Reproduce every line of the data, exactly and without its pictures.
━━━━━━
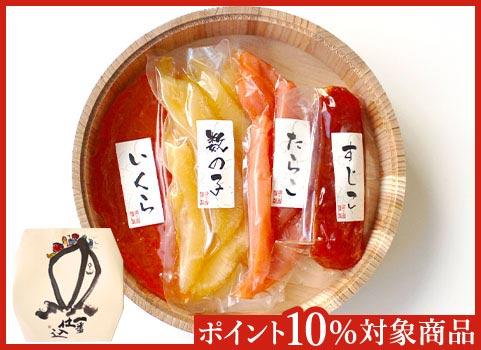 魚卵4点セット 440g(いくら・たらこ・筋子・数の子)【お中元ギフト】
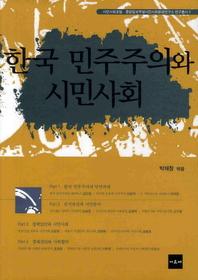 한국 민주주의와 시민사회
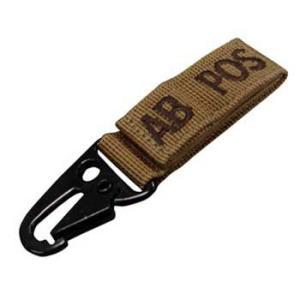在庫販売 CONDOR コンドル タクティカルギア 239 BLOOD Type ブラッドタイプキーチェーン|egears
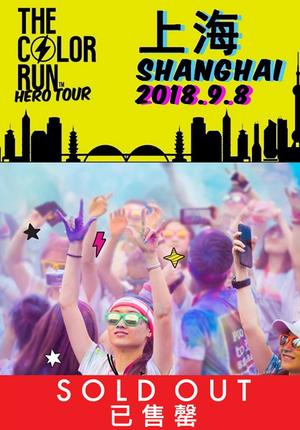 The Color Run™ Shanghai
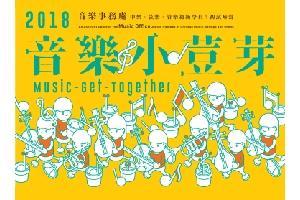 2018「音樂小荳芽」音樂事務處初級學員音樂會 2-中樂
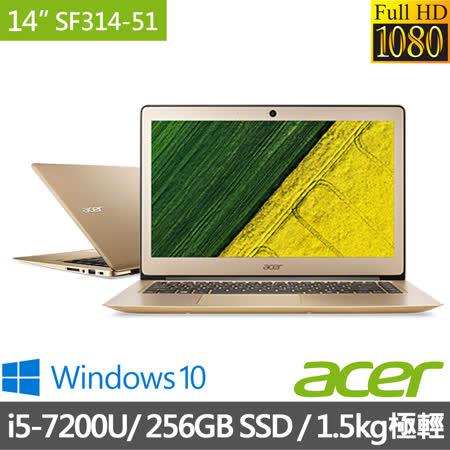Acer宏碁SF314 14吋FHD i5-7200U雙核心/8G/256G SSD/Win10超薄金屬款 筆電 時尚金(SF314-51-50K6) 購買贈送 無線滑鼠、鍵盤保護膜、筆電清潔組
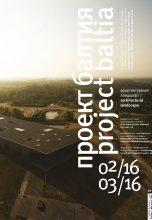 «Проект Балтия». № 28: «Архитектурный ландшафт»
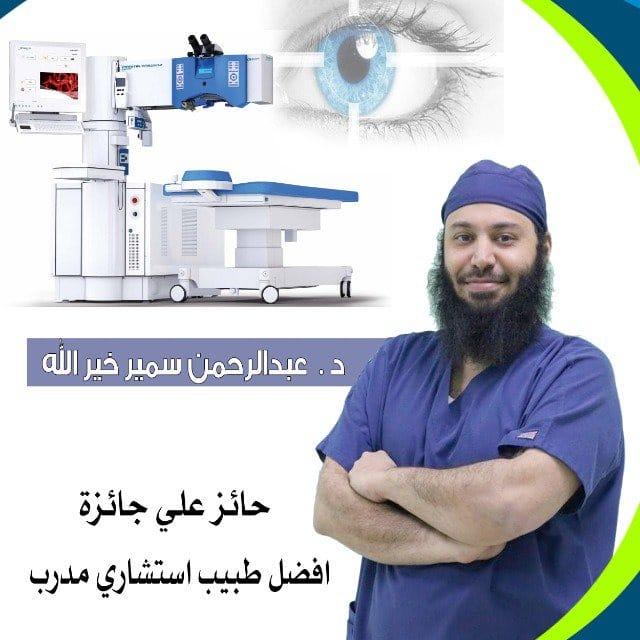 دكتور  الدكتور عبد الرحمن خير الله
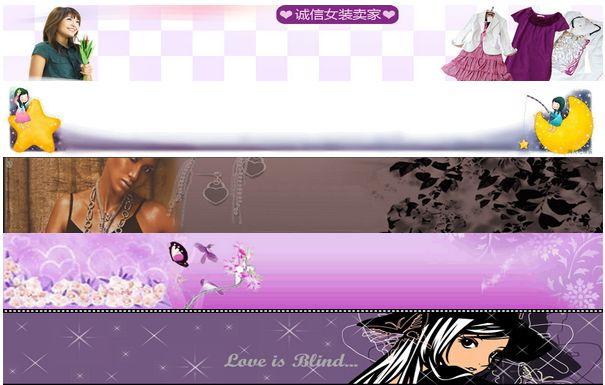 紫色系列店招素材10款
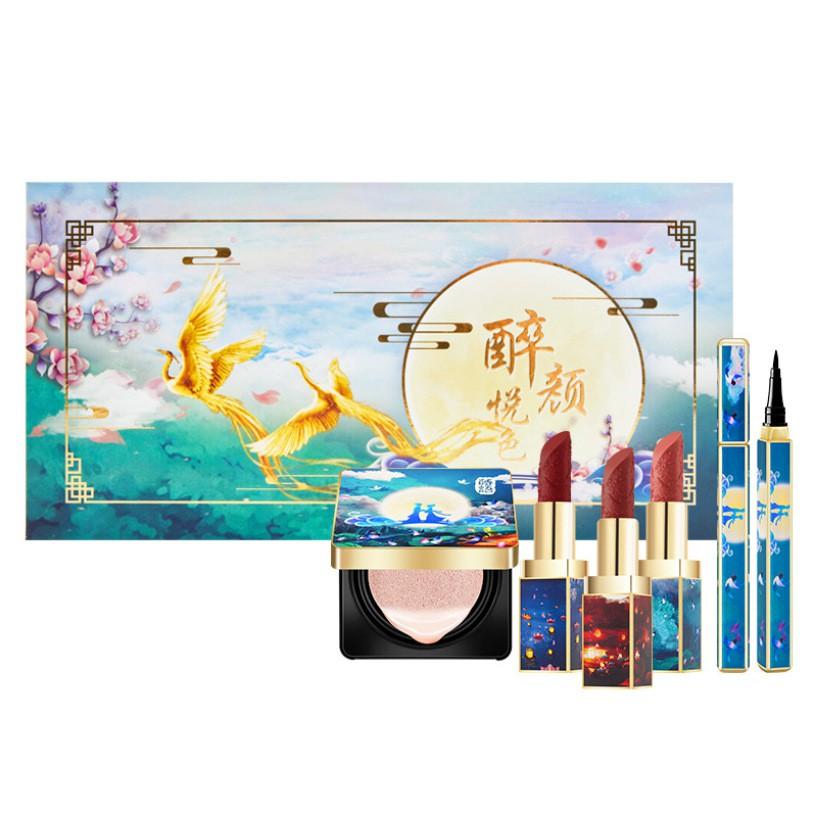 สไตล์จีนกล่องของขวัญแต่งหน้าแกะสลักลิปสติกทานาบาตะวันวาเลนไทน์เพลงแสงที่กำหนดเองเมาสีหวานชุดกล่อง
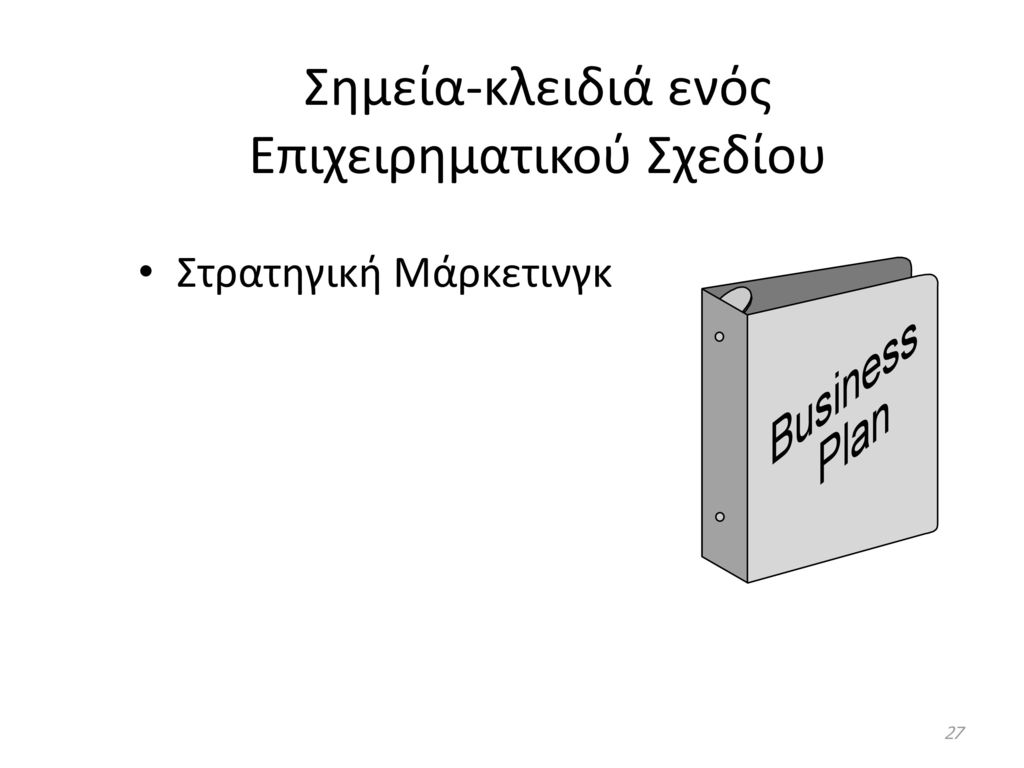 Σημεία-κλειδιά ενός Επιχειρηματικού Σχεδίου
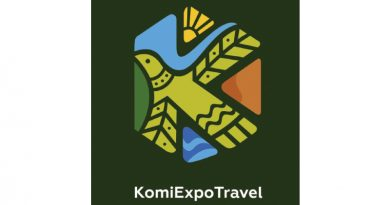 KomiExpoTravel-2019: лидеры, дискуссии, перспективы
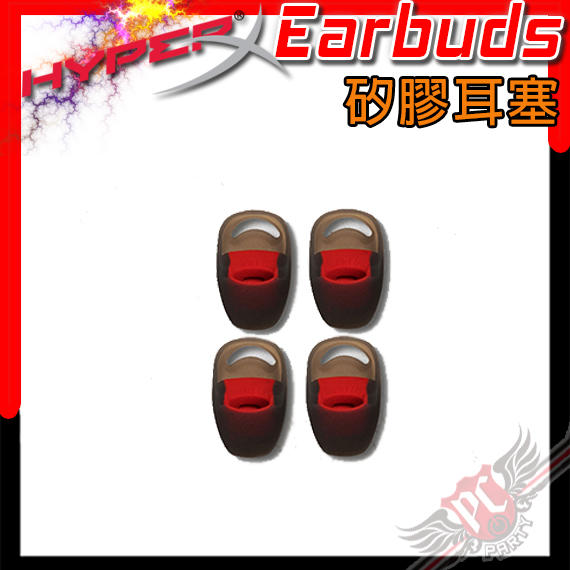 [ PCPARTY ] 金士頓 KINGSTON HyperX Cloud Earbuds 矽膠耳塞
━━━━━━
▶ **RESULT OF THIS TASK**
 魚卵4点セット 440g(いくら・たらこ・筋子・数の子)【お中元ギフト】
 한국 민주주의와 시민사회
在庫販売 CONDOR コンドル タクティカルギア 239 BLOOD Type ブラッドタイプキーチェーン|egears
 The Color Run™ Shanghai
 2018「音樂小荳芽」音樂事務處初級學員音樂會 2-中樂
Acer宏碁SF314 14吋FHD i5-7200U雙核心/8G/256G SSD/Win10超薄金屬款 筆電 時尚金(SF314-51-50K6) 購買贈送 無線滑鼠、鍵盤保護膜、筆電清潔組
 «Проект Балтия». № 28: «Архитектурный ландшафт»
 دكتور  الدكتور عبد الرحمن خير الله
 紫色系列店招素材10款
 สไตล์จีนกล่องของขวัญแต่งหน้าแกะสลักลิปสติกทานาบาตะวันวาเลนไทน์เพลงแสงที่กำหนดเองเมาสีหวานชุดกล่อง
 Σημεία-κλειδιά ενός Επιχειρηματικού Σχεδίου
 KomiExpoTravel-2019: лидеры, дискуссии, перспективы
 [ PCPARTY ] 金士頓 KINGSTON HyperX Cloud Earbuds 矽膠耳塞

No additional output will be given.